Your welcome. A good practice is to make your electronic presence as active as possible.

For example, I remember when the web was relatively new and businesses would get their site up - and then be pissed that customers weren't beating a path through the doors.

Search is much more powerful now, but still the fact remains creating a site is still relatively passive, following the 'build it and they will come model.'

Anytime we're doing something special or can offer something of value to our constituents, I build a special page in html and send it out as an e-mail with links to relevant pages I want visited. (If you can use the AS software tools, with a little practice, it should be easy fof most.)

For me, every month seems to work well. Frequent enough to maintain the relationship. But not so often we're considered pesty. (There's also a lot of wisdom in the 1st rule of show biz that applies to many things - always leave them wanting more.


----------



## outofmytree (Aug 20, 2009)

woodbooga said:


> Your welcome. A good practice is to make your electronic presence as active as possible.
> 
> For example, I remember when the web was relatively new and businesses would get their site up - and then be pissed that customers weren't beating a path through the doors.
> 
> ...



Sound advice.

I know very little about website construction but my leading hand is a 20 year IT refugee. He is going to help me (ok, I am going to watch him) build our new website. I have heard a number of IT guns-for-hire say similar things about frequently updating information to increase the profile of a website in search engines. Many other projects to complete before the webbie gets attention.


----------



## splittah (Aug 20, 2009)

TreeCo said:


> www.TreeCo.biz



Nice looking site Dan, alot of good information there on the cordwood and wood species for BBQ smoking also... 

And the plants you have, that list is amazing.. 

yes, you got my vote too..


----------



## cord arrow (Aug 21, 2009)

> Not with an "I do".



Damn, deeker....how cheap can one man actually get...this could be a new low, even for the likes of yourself...


----------



## deeker (Aug 22, 2009)

cord arrow said:


> Damn, deeker....how cheap can one man actually get...this could be a new low, even for the likes of yourself...



Well, from the likes of me. Thanks.

My point was made to the one it concerned.


----------



## deeker (Aug 22, 2009)

TreeCo said:


> The only point you made is that you are lower than whale ####, Bubba.
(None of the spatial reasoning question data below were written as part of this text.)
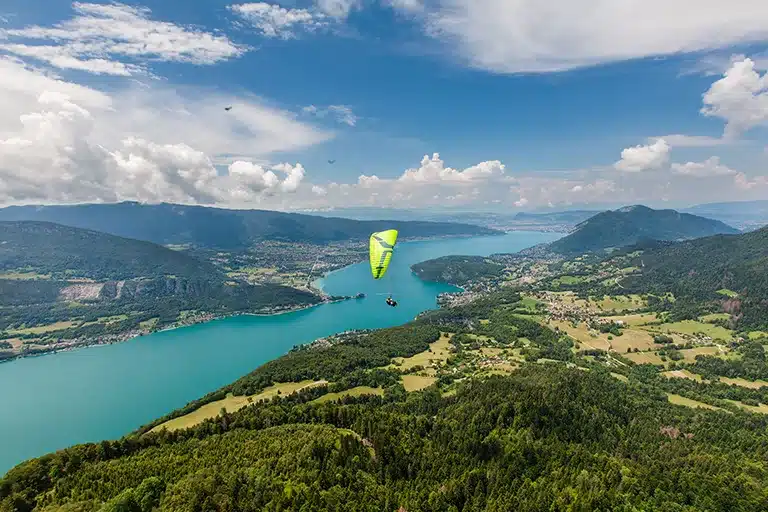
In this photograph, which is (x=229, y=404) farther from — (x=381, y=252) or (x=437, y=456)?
(x=381, y=252)

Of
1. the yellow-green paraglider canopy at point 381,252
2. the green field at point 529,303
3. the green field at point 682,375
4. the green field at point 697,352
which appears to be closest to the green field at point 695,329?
the green field at point 697,352

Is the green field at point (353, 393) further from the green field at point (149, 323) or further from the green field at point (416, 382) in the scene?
the green field at point (149, 323)

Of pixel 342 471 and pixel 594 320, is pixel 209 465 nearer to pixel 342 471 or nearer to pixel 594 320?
pixel 342 471

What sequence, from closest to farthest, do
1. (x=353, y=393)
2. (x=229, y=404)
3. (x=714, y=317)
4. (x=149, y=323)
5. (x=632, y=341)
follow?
(x=229, y=404) → (x=353, y=393) → (x=632, y=341) → (x=714, y=317) → (x=149, y=323)

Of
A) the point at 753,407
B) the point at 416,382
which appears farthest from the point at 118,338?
the point at 753,407

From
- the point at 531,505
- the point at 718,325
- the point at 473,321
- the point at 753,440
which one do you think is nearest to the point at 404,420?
the point at 531,505

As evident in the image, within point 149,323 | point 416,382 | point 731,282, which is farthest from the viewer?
point 149,323

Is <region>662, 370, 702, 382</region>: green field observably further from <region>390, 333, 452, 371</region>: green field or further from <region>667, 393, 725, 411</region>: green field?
<region>390, 333, 452, 371</region>: green field

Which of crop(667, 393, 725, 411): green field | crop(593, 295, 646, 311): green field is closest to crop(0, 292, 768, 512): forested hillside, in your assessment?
crop(667, 393, 725, 411): green field
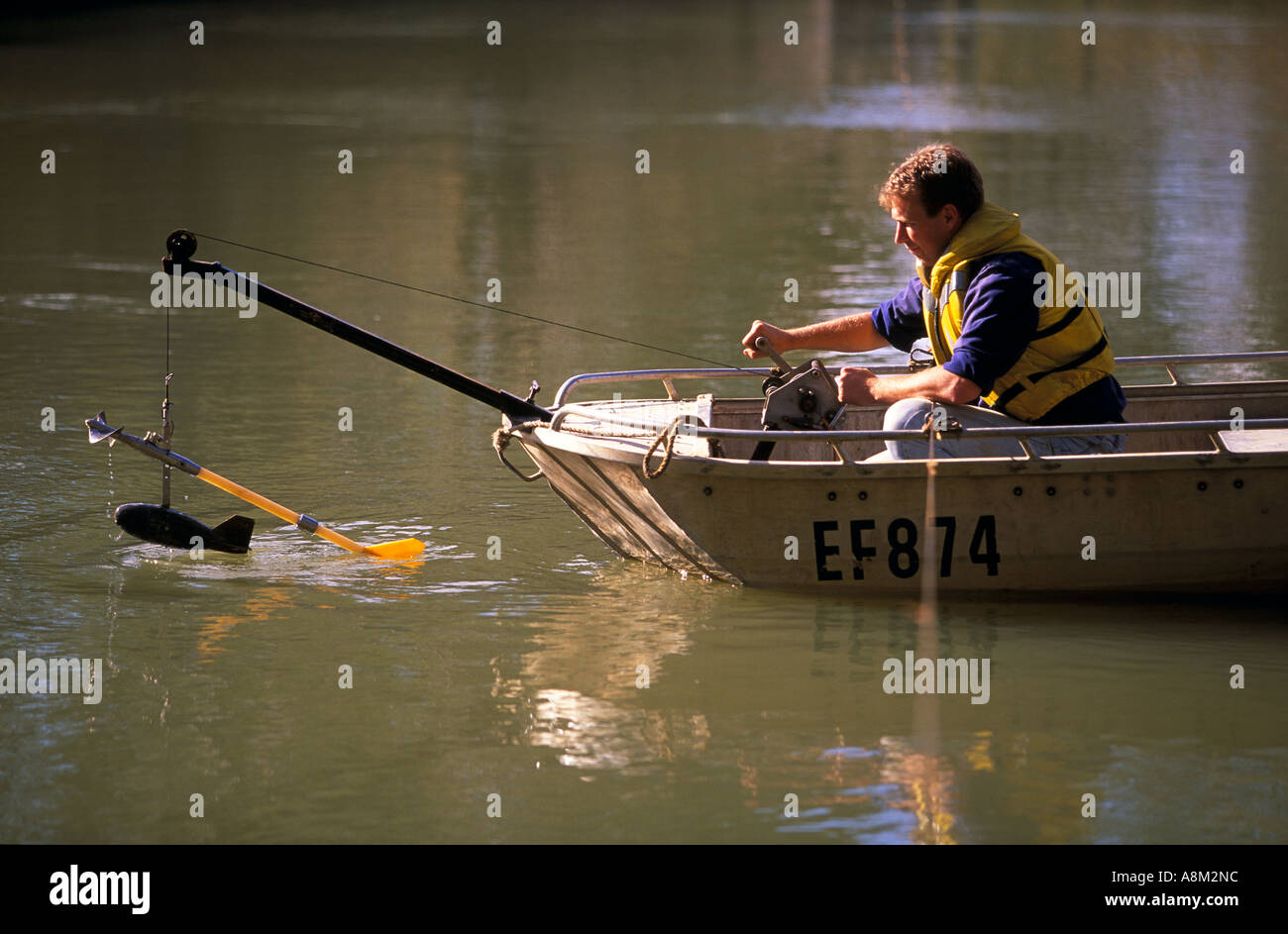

Still waiting..........why the little "creatures" on "your" site.

Explain or run.


----------



## deeker (Aug 22, 2009)

TreeCo said:


> My wife has a collection of over 250 fairies. She's got books, statues, photos, calendars, etc.
> 
> 
> 
> ...



About the Gumby running thing.......


----------



## deeker (Aug 22, 2009)

TreeCo said:


> My wife has a collection of over 250 fairies. She's got books, statues, photos, calendars, etc.
> 
> 
> 
> ...





Not interested, but hey thanks.

Now, shall we return to the topic????


----------



## yooper (Aug 22, 2009)

I started my tree service 4 years ago. thing where great for the first 3 years. with the economy as it is this summer things are very bleak, Hell I made about as much money last July as I have made so far this year. I have no employees just me and my wife work together so at least no one else has been put out on the line to dry. lucky everything I have is bought and paid for so my small busness has no bills. I always paid for every thing up front. I do have a mortgage on my house and about 90 acres of hunting land but only owe about 24 grand on that. think I am going to have to remortgage that to have money to make it through the winter unless a good tornado comes plowing through the area, but unlikely there hasn't been one of them here for 50 years. but I am frugal, have a couple big gardens and hunt allot of wild game so be it as life goes on.............if all else fails i will become a liberal and go on the dole:greenchainsaw:


----------



## woodbooga (Aug 22, 2009)

I remember when the band guns and roses was brand new. Read an interview with them about a month before their 1st album came out.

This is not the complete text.